**Exercise description:** Quote all of the following rows verbatim, keeping every line and character unchanged.

───

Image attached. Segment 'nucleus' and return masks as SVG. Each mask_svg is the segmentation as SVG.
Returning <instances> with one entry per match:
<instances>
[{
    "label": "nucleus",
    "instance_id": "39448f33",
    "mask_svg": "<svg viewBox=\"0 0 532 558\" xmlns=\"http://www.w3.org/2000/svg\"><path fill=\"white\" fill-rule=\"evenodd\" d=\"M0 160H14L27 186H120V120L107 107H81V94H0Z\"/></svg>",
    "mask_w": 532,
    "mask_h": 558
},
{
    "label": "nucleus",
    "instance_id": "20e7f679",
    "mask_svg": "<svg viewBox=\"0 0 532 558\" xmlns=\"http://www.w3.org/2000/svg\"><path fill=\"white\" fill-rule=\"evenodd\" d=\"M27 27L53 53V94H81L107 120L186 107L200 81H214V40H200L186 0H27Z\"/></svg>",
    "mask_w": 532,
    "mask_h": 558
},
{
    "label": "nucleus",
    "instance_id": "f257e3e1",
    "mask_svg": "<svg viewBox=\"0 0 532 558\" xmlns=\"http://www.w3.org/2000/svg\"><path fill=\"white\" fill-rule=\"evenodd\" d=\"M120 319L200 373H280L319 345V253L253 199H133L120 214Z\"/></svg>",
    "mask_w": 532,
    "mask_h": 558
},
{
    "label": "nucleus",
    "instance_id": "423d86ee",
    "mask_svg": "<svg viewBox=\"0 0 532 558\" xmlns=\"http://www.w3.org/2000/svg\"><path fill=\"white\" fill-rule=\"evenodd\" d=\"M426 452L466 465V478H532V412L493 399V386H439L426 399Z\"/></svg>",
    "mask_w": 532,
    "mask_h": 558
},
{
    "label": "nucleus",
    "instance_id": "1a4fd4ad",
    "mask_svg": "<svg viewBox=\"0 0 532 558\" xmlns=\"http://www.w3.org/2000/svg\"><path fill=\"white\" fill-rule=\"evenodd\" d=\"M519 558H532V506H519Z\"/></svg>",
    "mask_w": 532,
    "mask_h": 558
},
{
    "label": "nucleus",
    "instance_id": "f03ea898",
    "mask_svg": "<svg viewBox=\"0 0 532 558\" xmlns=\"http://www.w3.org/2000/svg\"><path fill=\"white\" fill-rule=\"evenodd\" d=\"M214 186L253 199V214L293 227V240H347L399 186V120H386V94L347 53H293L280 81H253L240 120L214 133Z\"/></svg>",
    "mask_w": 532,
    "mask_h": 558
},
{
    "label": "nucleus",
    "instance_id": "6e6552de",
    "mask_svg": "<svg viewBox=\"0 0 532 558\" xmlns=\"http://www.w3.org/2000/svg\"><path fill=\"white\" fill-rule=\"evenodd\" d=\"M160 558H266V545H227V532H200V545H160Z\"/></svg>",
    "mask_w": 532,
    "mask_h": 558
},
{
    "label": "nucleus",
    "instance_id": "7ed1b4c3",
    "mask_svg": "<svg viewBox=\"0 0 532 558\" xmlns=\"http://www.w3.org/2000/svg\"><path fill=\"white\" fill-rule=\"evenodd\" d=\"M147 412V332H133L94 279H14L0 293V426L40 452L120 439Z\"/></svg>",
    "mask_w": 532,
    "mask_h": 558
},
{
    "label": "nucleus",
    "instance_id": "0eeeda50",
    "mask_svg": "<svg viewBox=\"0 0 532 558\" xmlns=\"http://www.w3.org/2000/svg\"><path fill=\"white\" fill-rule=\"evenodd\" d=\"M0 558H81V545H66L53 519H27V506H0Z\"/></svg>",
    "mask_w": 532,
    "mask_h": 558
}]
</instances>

───

**Solution for this problem:**
Image attached. Segment 'nucleus' and return masks as SVG. Each mask_svg is the segmentation as SVG.
Returning <instances> with one entry per match:
<instances>
[{
    "label": "nucleus",
    "instance_id": "39448f33",
    "mask_svg": "<svg viewBox=\"0 0 532 558\" xmlns=\"http://www.w3.org/2000/svg\"><path fill=\"white\" fill-rule=\"evenodd\" d=\"M0 160H14L27 186H120V120L107 107H81V94H0Z\"/></svg>",
    "mask_w": 532,
    "mask_h": 558
},
{
    "label": "nucleus",
    "instance_id": "20e7f679",
    "mask_svg": "<svg viewBox=\"0 0 532 558\" xmlns=\"http://www.w3.org/2000/svg\"><path fill=\"white\" fill-rule=\"evenodd\" d=\"M27 27L53 53V94H81L107 120L186 107L200 81H214V40H200L186 0H27Z\"/></svg>",
    "mask_w": 532,
    "mask_h": 558
},
{
    "label": "nucleus",
    "instance_id": "f257e3e1",
    "mask_svg": "<svg viewBox=\"0 0 532 558\" xmlns=\"http://www.w3.org/2000/svg\"><path fill=\"white\" fill-rule=\"evenodd\" d=\"M120 319L200 373H280L319 345V253L253 199H133L120 214Z\"/></svg>",
    "mask_w": 532,
    "mask_h": 558
},
{
    "label": "nucleus",
    "instance_id": "423d86ee",
    "mask_svg": "<svg viewBox=\"0 0 532 558\" xmlns=\"http://www.w3.org/2000/svg\"><path fill=\"white\" fill-rule=\"evenodd\" d=\"M426 452L466 465V478H532V412L493 399V386H439L426 399Z\"/></svg>",
    "mask_w": 532,
    "mask_h": 558
},
{
    "label": "nucleus",
    "instance_id": "1a4fd4ad",
    "mask_svg": "<svg viewBox=\"0 0 532 558\" xmlns=\"http://www.w3.org/2000/svg\"><path fill=\"white\" fill-rule=\"evenodd\" d=\"M519 558H532V506H519Z\"/></svg>",
    "mask_w": 532,
    "mask_h": 558
},
{
    "label": "nucleus",
    "instance_id": "f03ea898",
    "mask_svg": "<svg viewBox=\"0 0 532 558\" xmlns=\"http://www.w3.org/2000/svg\"><path fill=\"white\" fill-rule=\"evenodd\" d=\"M214 186L253 199V214L293 227V240H347L399 186V120H386V94L347 53H293L280 81H253L240 120L214 133Z\"/></svg>",
    "mask_w": 532,
    "mask_h": 558
},
{
    "label": "nucleus",
    "instance_id": "6e6552de",
    "mask_svg": "<svg viewBox=\"0 0 532 558\" xmlns=\"http://www.w3.org/2000/svg\"><path fill=\"white\" fill-rule=\"evenodd\" d=\"M160 558H266V545H227V532H200V545H160Z\"/></svg>",
    "mask_w": 532,
    "mask_h": 558
},
{
    "label": "nucleus",
    "instance_id": "7ed1b4c3",
    "mask_svg": "<svg viewBox=\"0 0 532 558\" xmlns=\"http://www.w3.org/2000/svg\"><path fill=\"white\" fill-rule=\"evenodd\" d=\"M147 412V332H133L94 279H14L0 293V426L40 452L120 439Z\"/></svg>",
    "mask_w": 532,
    "mask_h": 558
},
{
    "label": "nucleus",
    "instance_id": "0eeeda50",
    "mask_svg": "<svg viewBox=\"0 0 532 558\" xmlns=\"http://www.w3.org/2000/svg\"><path fill=\"white\" fill-rule=\"evenodd\" d=\"M0 558H81V545H66L53 519H27V506H0Z\"/></svg>",
    "mask_w": 532,
    "mask_h": 558
}]
</instances>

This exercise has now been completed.